Things looked far from rosy at the COP27 climate talks in Egypt as nations struggled to reach a consensus with some even threatening to walk away if the negotiators could not make progress on combating climate change.

With talks going beyond the scheduled close, officials from the 27-nation strong European Union (EU) said on Saturday (19) that they were concerned over the lack of progress and feared that there could even be backsliding from parts of the COP26 deal which was agreed upon in Glasgow, Scotland, last year.

Frans Timmermans, first vice president of the European Commission, said it was necessary to move forward and not backwards.

“All [EU] ministers … are prepared to walk away if we do not have a result that does justice to what the world is waiting for – namely that we do something about this climate crisis,” he was quoted as saying.

“We believe that a positive result today is still within reach. But we are worried about some of the things we have seen and heard over the last, let’s say, 12 hours,” he said.

He also said the EU “rather have no result than a bad result”.

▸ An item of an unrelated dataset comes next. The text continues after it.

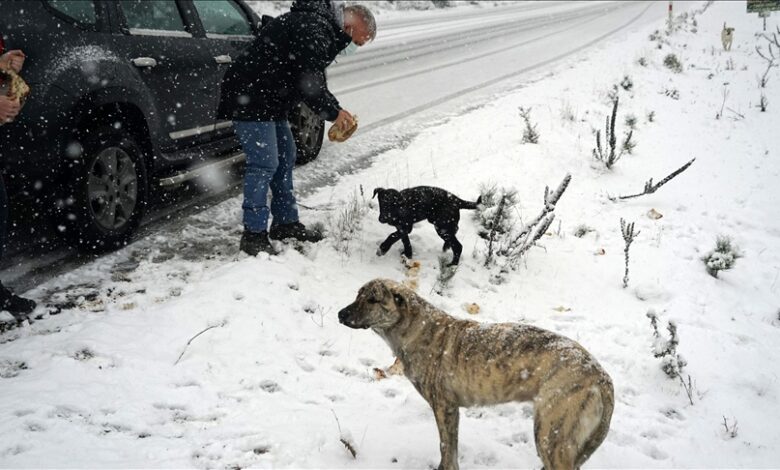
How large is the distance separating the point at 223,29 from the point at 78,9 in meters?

Speaking to reporters on the sidelines of the summit at Sharm el-Sheikh, which was supposed to conclude on Friday (18) but was extended by a day as several contentious issues remained, Timmermans urged other parties to negotiate to reciprocate efforts to reach an agreement, especially on the issue of funding poorer nations that have been affected by climate disasters.

Sameh Shoukry, president of COP27 and foreign minister of Egypt, said nearly 200 countries gathered in Egypt to “rise to the occasion” as the conference’s fate hung in balance.

Speaking a day after the summit was officially supposed to conclude, Shoukry acknowledged that “dissatisfaction” prevailed among all parties, but appealed to nations to show determination to arrive at a consensus.

New Zealand’s climate minister James Shaw said a draft of the final document circulated by the presidency “has been received quite poorly by pretty much everybody”. He added that the delegations were going into another round of negotiations.

Shaw, who called the draft “entirely unsatisfactory”, said the proposal “abandons really any hope of achieving 1.5 [degrees Celsius]”, referring to the warming limit agreed at the Paris agreement seven years ago.

German foreign minister Annalena Baerbock said responsibility “now lies in the hands of the Egyptian COP presidency”.

The EU had made clear overnight “we will not sign a paper here that diverges significantly from the 1.5C path, that would bury the goal of 1.5 degrees”, Baerbock said.

“If these climate conferences set us back then we wouldn’t have needed to travel here in the first place,” she said.